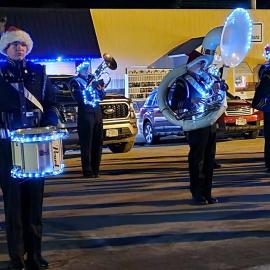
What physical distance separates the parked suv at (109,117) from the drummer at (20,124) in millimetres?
8099

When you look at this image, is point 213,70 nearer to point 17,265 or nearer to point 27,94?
point 27,94

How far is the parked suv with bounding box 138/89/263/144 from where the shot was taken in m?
17.7

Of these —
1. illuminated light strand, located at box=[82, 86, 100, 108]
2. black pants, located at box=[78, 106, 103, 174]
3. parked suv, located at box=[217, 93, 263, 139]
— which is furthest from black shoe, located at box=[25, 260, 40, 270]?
parked suv, located at box=[217, 93, 263, 139]

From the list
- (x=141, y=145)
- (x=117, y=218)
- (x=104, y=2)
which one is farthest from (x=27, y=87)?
(x=104, y=2)

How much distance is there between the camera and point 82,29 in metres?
24.5

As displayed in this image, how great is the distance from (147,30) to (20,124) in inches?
802

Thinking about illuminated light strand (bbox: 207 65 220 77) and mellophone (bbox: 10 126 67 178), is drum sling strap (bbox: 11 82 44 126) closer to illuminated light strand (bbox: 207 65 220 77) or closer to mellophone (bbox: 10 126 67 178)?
mellophone (bbox: 10 126 67 178)

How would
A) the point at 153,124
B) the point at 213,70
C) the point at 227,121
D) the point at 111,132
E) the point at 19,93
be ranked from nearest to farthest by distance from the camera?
the point at 19,93
the point at 213,70
the point at 111,132
the point at 227,121
the point at 153,124

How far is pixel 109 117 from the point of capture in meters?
14.5

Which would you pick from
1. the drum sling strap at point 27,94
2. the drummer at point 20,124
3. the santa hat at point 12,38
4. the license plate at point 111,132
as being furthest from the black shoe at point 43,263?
the license plate at point 111,132

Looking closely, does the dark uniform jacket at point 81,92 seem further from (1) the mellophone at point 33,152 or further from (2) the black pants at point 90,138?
(1) the mellophone at point 33,152

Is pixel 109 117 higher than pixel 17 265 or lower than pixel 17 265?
lower

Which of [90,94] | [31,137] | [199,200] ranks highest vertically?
[31,137]

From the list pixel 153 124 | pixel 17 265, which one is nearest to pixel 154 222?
pixel 17 265
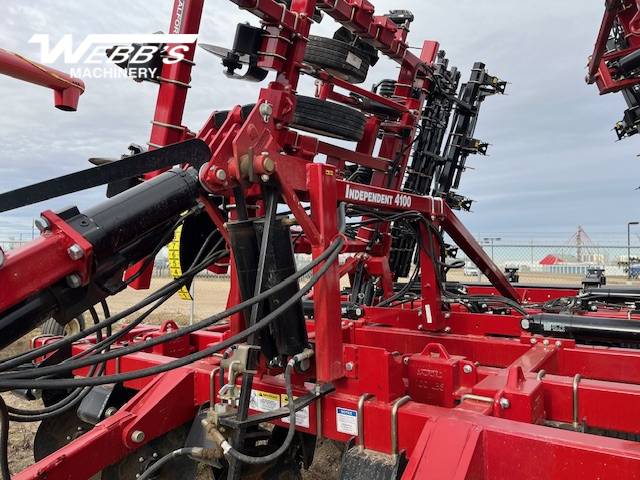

* * *

**Goal:**
Change every "illuminated light strand" in the records above to "glowing string of lights", keeping everything else the same, and write out the records again without the pictures.

**Written reply:**
What physical distance separates the parked suv at (109,117) from the drummer at (20,124) in millimetres?
8099

When you look at this image, is point 213,70 nearer to point 17,265 or nearer to point 27,94?
point 27,94

How far is the parked suv with bounding box 138/89/263/144 from where the shot was taken in m?
17.7

Of these —
1. glowing string of lights, located at box=[82, 86, 100, 108]
2. black pants, located at box=[78, 106, 103, 174]
3. parked suv, located at box=[217, 93, 263, 139]
— which is furthest from black shoe, located at box=[25, 260, 40, 270]?
parked suv, located at box=[217, 93, 263, 139]

From the list
- (x=141, y=145)
- (x=117, y=218)
- (x=104, y=2)
which one is farthest from (x=27, y=87)?
(x=104, y=2)

How much distance is there between the camera and point 82,29 in metres?
24.5

As displayed in this image, how great is the distance from (147,30) to (20,124) in inches?
802

Thinking about glowing string of lights (bbox: 207 65 220 77) and mellophone (bbox: 10 126 67 178), is drum sling strap (bbox: 11 82 44 126) closer to glowing string of lights (bbox: 207 65 220 77) or closer to mellophone (bbox: 10 126 67 178)?
mellophone (bbox: 10 126 67 178)

How would
A) the point at 153,124
B) the point at 213,70
C) the point at 227,121
D) the point at 111,132
E) the point at 19,93
be ranked from nearest to farthest by distance from the camera?
the point at 19,93
the point at 213,70
the point at 111,132
the point at 227,121
the point at 153,124

How far is pixel 109 117 from the point of capture in meters?
14.5

Which would you pick from
1. the drum sling strap at point 27,94
2. the drummer at point 20,124
3. the santa hat at point 12,38
4. the license plate at point 111,132
as being furthest from the black shoe at point 43,263?
the license plate at point 111,132

Looking closely, does the dark uniform jacket at point 81,92 seem further from (1) the mellophone at point 33,152 or further from (2) the black pants at point 90,138?
(1) the mellophone at point 33,152

Is pixel 109 117 higher than pixel 17 265 or lower than pixel 17 265?
lower

Which of [90,94] | [31,137] | [199,200] ranks highest vertically?
[31,137]

From the list pixel 153 124 | pixel 17 265, which one is nearest to pixel 154 222?
pixel 17 265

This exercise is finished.